━━━━━ Excerpted records
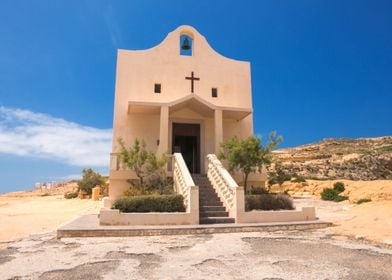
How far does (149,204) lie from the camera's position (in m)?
11.0

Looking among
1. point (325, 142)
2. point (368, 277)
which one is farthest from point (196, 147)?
point (325, 142)

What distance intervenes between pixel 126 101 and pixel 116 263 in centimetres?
1151

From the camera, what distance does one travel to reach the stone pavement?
5234mm

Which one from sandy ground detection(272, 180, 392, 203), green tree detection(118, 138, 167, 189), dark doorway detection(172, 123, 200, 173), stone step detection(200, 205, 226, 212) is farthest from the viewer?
sandy ground detection(272, 180, 392, 203)

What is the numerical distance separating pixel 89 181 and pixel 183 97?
985 inches

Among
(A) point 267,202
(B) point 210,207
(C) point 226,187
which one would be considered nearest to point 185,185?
(B) point 210,207

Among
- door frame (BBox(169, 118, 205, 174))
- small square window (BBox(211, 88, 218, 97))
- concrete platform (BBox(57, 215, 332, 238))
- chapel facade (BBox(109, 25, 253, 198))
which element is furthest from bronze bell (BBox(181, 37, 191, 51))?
concrete platform (BBox(57, 215, 332, 238))

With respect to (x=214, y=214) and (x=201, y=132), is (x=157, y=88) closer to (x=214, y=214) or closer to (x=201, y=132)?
(x=201, y=132)

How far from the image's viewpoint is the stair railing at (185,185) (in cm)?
1064

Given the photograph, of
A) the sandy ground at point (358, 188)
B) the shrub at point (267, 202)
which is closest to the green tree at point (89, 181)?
the sandy ground at point (358, 188)

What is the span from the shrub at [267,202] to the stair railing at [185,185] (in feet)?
7.89

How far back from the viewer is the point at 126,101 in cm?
1630

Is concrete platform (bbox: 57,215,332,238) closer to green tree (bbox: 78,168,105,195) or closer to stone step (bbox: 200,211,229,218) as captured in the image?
stone step (bbox: 200,211,229,218)

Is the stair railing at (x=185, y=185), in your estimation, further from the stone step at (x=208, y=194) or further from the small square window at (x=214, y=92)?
the small square window at (x=214, y=92)
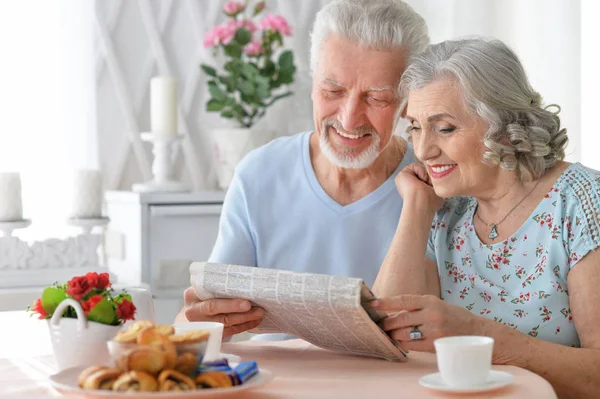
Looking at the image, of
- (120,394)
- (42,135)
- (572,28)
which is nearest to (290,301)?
(120,394)

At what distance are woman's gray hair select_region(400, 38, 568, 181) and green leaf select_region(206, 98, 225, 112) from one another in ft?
4.38

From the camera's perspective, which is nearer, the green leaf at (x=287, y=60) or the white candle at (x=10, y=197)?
the white candle at (x=10, y=197)

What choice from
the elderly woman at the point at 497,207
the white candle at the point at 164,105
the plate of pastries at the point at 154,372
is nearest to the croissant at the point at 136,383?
the plate of pastries at the point at 154,372

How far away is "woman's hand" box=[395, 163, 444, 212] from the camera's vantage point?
1608 millimetres

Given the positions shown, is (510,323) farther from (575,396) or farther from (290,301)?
(290,301)

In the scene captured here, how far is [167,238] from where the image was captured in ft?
8.61

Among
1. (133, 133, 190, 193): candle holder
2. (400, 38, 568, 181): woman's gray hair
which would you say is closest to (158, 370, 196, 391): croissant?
(400, 38, 568, 181): woman's gray hair

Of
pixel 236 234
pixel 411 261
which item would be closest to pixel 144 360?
pixel 411 261

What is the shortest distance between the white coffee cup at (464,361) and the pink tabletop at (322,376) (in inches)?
0.7

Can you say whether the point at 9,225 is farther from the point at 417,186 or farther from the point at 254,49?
the point at 417,186

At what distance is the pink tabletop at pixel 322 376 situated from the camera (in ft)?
3.51

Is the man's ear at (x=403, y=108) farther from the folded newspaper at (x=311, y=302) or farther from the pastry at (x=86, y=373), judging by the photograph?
the pastry at (x=86, y=373)

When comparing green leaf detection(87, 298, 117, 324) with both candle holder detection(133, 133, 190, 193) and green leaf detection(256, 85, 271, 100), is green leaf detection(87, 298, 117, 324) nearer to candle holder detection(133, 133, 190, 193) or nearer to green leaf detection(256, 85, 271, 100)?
candle holder detection(133, 133, 190, 193)

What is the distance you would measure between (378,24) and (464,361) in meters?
0.76
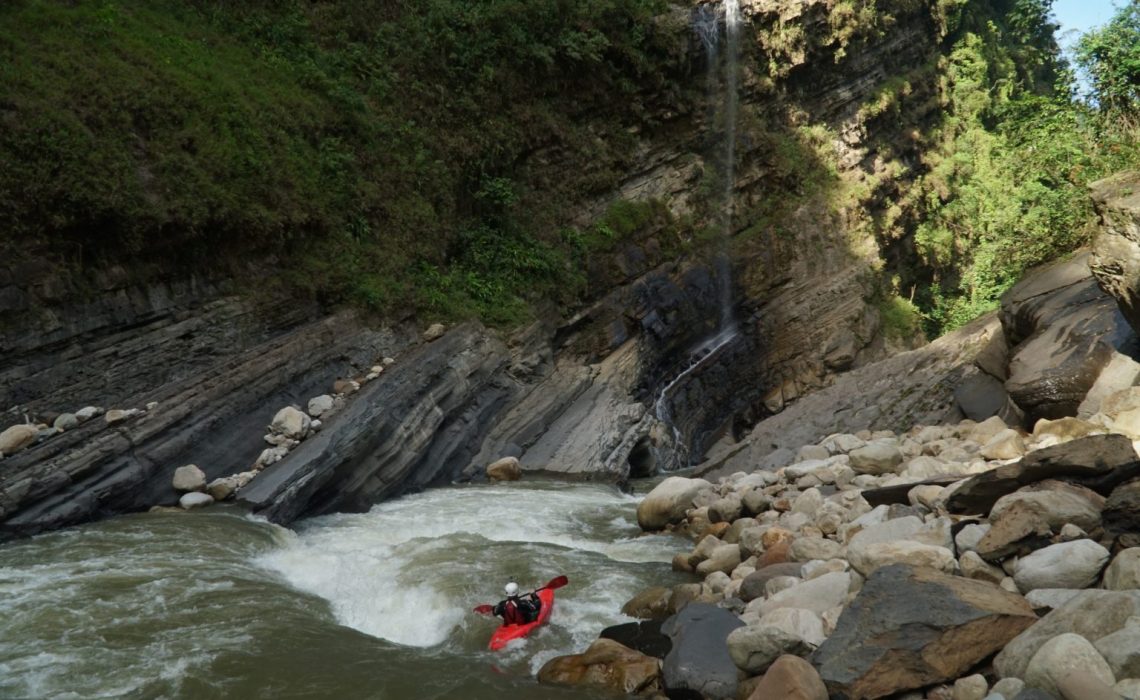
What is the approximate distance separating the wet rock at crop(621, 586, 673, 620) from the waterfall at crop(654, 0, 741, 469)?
13.6m

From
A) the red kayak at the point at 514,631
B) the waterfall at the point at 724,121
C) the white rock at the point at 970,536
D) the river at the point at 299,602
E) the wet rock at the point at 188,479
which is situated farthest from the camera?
the waterfall at the point at 724,121

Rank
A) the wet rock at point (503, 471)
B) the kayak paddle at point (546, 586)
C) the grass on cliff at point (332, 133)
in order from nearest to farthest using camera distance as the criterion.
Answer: the kayak paddle at point (546, 586), the grass on cliff at point (332, 133), the wet rock at point (503, 471)

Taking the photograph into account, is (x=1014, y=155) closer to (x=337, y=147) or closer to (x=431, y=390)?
(x=431, y=390)

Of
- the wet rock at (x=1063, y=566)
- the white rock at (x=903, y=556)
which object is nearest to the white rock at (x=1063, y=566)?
the wet rock at (x=1063, y=566)

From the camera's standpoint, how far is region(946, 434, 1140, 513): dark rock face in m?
5.84

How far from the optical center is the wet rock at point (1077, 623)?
14.0 feet

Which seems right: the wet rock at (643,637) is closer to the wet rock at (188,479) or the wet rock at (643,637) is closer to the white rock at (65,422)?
the wet rock at (188,479)

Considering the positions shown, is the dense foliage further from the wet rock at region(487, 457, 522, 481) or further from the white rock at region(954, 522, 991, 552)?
the wet rock at region(487, 457, 522, 481)

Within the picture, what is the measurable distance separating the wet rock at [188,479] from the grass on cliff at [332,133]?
3.09m

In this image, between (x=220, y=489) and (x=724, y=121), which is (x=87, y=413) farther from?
(x=724, y=121)

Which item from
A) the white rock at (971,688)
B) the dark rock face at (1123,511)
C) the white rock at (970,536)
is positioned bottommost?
the white rock at (971,688)

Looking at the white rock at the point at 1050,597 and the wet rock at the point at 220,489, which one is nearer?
the white rock at the point at 1050,597

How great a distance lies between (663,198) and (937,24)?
50.6 ft

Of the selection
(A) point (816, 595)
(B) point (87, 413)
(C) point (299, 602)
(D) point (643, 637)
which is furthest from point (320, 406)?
(A) point (816, 595)
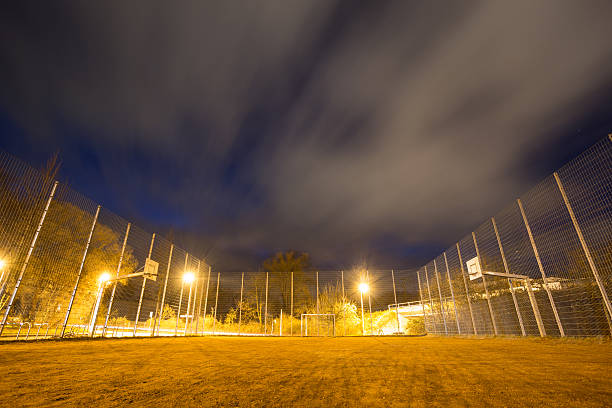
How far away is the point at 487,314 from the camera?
26.9 ft

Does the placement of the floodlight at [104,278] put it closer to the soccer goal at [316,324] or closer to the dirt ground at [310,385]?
the dirt ground at [310,385]

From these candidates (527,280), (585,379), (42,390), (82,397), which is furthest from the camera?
(527,280)

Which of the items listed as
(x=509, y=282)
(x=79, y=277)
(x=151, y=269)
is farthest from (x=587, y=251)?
(x=151, y=269)

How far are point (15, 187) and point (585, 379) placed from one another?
8.19 m

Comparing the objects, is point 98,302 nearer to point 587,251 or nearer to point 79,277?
point 79,277

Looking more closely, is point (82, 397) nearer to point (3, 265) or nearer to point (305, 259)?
point (3, 265)

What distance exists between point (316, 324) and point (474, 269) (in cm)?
961

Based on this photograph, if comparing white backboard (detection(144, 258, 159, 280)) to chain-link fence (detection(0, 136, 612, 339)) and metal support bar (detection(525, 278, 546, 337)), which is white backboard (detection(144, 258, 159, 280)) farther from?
metal support bar (detection(525, 278, 546, 337))

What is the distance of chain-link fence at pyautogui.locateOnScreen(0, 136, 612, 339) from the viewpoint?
495 cm

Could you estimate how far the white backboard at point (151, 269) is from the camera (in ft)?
30.1

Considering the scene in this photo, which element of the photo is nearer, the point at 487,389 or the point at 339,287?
the point at 487,389

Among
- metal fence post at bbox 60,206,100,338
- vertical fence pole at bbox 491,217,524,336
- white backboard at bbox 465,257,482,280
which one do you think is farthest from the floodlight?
white backboard at bbox 465,257,482,280

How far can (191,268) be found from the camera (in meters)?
12.8

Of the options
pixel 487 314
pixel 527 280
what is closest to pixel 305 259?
pixel 487 314
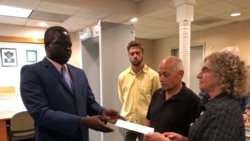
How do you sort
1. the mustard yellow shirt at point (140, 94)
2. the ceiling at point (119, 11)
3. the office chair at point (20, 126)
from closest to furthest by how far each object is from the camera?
the mustard yellow shirt at point (140, 94), the office chair at point (20, 126), the ceiling at point (119, 11)

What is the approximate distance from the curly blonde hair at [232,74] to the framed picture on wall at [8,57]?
4.22 meters

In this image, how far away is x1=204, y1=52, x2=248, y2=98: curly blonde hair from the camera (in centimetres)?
95

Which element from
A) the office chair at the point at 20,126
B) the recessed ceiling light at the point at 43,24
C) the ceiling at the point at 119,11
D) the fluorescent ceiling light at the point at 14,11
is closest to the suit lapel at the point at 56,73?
the office chair at the point at 20,126

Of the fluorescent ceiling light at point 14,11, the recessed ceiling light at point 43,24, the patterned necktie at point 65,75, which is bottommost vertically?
the patterned necktie at point 65,75

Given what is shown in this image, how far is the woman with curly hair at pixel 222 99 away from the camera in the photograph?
0.89 meters

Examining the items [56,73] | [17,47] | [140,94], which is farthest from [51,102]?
[17,47]

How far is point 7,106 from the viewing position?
3.98 m

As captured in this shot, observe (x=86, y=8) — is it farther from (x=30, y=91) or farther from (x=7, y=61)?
(x=30, y=91)

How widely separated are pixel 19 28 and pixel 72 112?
3.88 meters

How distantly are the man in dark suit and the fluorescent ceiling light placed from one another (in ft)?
8.74

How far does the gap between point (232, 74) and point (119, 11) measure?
2886 millimetres

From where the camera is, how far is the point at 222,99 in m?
0.95

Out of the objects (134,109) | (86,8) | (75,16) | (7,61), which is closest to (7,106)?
(7,61)

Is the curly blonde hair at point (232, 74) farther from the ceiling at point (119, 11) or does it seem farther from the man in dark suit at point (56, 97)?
the ceiling at point (119, 11)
━━━━━━━━━━
#### Your goal:
Rewrite the material from the line with "When comparing green" up to and including the line with "Answer: the kayak" as a numbered list, skipping blank lines. Leave the pictures out of the answer.

#### Answer for this exercise:
1. When comparing green leaf detection(87, 298, 117, 324) with both candle holder detection(133, 133, 190, 193) and green leaf detection(256, 85, 271, 100), is green leaf detection(87, 298, 117, 324) nearer to candle holder detection(133, 133, 190, 193) or nearer to green leaf detection(256, 85, 271, 100)?
2. candle holder detection(133, 133, 190, 193)
3. What is the distance you would measure between (378,24) and (464,361) in meters?
4. 0.76
5. What is the approximate distance separating the wet rock at crop(621, 586, 673, 620) from the waterfall at crop(654, 0, 741, 469)?
6. 13.6m
7. From
8. A) the red kayak at the point at 514,631
9. B) the waterfall at the point at 724,121
10. C) the white rock at the point at 970,536
11. D) the river at the point at 299,602
12. E) the wet rock at the point at 188,479
13. which is situated farthest from the camera?
14. the waterfall at the point at 724,121
15. Rank
16. A) the wet rock at point (503, 471)
17. B) the kayak paddle at point (546, 586)
18. C) the grass on cliff at point (332, 133)
19. in order from nearest to farthest using camera distance as the criterion.
20. Answer: the kayak paddle at point (546, 586), the grass on cliff at point (332, 133), the wet rock at point (503, 471)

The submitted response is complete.